[Условия заданий]
1. Ответьте на вопросы по фрагменту о Пирогове:
(а) Сколько часов в день в итоге уходило на клинику и поликлинику?
(б) По каким дням у Пирогова собирались студенты?
(в) В каком году вышло сочинение «Хирургическая анатомия артериальных стволов и фасций»?
2. Допишите к фрагменту о Пирогове несколько предложений, которые шли бы сразу после его последней фразы.

[Фрагмент для разбора]
= = =

Но шести часов почти никогда не хватало; клиника и поликлиника брали гораздо более времени, и приходилось 8 часов в день. Положив столько же часов на отдых, оставалось еще от суток 8 часов, и вот они-то, все эти 8 часов, и употреблялись на приготовления к лекциям, на эксперименты над животными, на анатомические исследования для задуманной мною монографии и, наконец, на небольшую хирургическую практику в городе».
По субботам у Пирогова собирались студенты. Это было умное и веселое общество, где увлеченно говорили о вивисекциях и вскрытиях, внимательно слушали рассказы об операциях знаменитых хирургов, выискивали нелепости в их приемах и объяснениях – и хохотали, как над удачным анекдотом.
Пирогов не повторял ошибки своих университетских учителей, объединяя теорию и практику в прочный, неразделимый сплав. Студент осматривал, выслушивал, ощупывал больного – предполагал, подозревал, искал. А профессор часто спрашивал: «Почему?» И студентам надо было объяснять, почему.
В 1837 году было опубликовано одно из самых значительных сочинений Пирогова «Хирургическая анатомия артериальных стволов и фасций». Это был результат его восьмилетних трудов. Наука, которую Пирогов создавал всей своей практикой, теперь утверждалась в четких теоретических положениях и практических рекомендациях.

= = =

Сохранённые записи
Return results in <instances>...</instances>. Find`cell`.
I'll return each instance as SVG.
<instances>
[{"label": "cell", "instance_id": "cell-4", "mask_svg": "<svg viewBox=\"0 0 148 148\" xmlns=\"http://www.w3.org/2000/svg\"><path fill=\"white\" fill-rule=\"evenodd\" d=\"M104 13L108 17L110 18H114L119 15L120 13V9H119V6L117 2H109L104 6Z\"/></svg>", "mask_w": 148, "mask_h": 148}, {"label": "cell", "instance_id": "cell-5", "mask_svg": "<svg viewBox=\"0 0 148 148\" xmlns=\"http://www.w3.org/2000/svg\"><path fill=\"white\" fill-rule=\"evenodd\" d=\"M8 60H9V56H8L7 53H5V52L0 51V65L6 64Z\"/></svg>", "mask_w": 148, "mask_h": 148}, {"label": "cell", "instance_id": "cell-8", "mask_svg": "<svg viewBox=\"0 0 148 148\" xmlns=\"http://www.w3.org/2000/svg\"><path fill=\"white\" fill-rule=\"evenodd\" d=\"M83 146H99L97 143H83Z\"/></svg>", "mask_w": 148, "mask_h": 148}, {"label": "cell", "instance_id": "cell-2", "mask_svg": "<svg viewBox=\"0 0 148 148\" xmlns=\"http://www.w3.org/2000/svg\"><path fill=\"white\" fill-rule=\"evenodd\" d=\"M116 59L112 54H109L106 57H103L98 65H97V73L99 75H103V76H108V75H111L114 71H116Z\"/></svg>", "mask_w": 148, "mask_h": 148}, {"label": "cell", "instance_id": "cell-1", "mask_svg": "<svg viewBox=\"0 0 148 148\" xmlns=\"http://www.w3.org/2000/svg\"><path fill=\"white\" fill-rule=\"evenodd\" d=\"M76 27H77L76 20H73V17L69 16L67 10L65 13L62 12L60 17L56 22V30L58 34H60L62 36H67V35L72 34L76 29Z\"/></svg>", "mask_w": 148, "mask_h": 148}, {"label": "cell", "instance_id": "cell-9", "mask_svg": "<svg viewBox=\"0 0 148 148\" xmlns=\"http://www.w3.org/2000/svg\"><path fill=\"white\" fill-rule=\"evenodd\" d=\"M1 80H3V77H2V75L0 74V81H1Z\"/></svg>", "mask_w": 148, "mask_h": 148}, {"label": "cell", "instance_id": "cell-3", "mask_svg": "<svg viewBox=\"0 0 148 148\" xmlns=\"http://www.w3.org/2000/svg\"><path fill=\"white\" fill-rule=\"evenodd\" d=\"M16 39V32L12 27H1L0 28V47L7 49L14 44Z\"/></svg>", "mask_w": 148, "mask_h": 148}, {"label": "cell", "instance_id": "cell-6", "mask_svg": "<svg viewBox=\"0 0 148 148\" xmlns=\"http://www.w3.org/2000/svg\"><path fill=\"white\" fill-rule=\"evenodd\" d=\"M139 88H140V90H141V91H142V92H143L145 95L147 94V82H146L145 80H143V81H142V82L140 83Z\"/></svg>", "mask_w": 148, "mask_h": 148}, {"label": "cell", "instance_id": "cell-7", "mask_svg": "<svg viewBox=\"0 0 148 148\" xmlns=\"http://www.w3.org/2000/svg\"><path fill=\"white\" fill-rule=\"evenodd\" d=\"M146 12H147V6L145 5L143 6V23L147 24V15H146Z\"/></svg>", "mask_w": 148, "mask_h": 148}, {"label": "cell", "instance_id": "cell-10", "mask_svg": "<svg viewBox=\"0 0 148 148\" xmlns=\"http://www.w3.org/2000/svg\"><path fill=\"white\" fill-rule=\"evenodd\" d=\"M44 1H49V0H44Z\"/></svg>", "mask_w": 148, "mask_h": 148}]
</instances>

= = =

[Ответы по заданиям]
1.
(а) 8 часов в день.
(б) По субботам.
(в) В 1837 году.

2.
«Хирург, – писал Пирогов, – должен заниматься анатомией, но не так, как анатом… Кафедра хирургической анатомии должна принадлежать профессору не анатомии, а хирургии… Только в руках практического врача прикладная анатомия может быть поучительна для слушателей. Пусть анатом до мельчайших подробностей изучит человеческий труп, и все-таки он никогда не будет в состоянии обратить внимание учащихся на те пункты анатомии, которые для хирурга в высшей степени важны, а для него могут не иметь ровно никакого значения».
Пирогов, как правило, начинает с конкретной идеи, но она оказывается применимой к огромному кругу проблем. Хирургическую анатомию Пирогов разрабатывает и утверждает на базе совершенно конкретного учения о фасциях. Досконально изучив ход каждой фасции, он вывел определенные закономерности взаимоотношений фасций оболочек с кровеносными сосудами и окружающими тканями. То есть открыл новые анатомические законы. Пирогов считал: «если голова «не уравновешивает» руку обширными анатомическими познаниями, нож хирурга, даже опытного, «плутает, как дитя в лесу».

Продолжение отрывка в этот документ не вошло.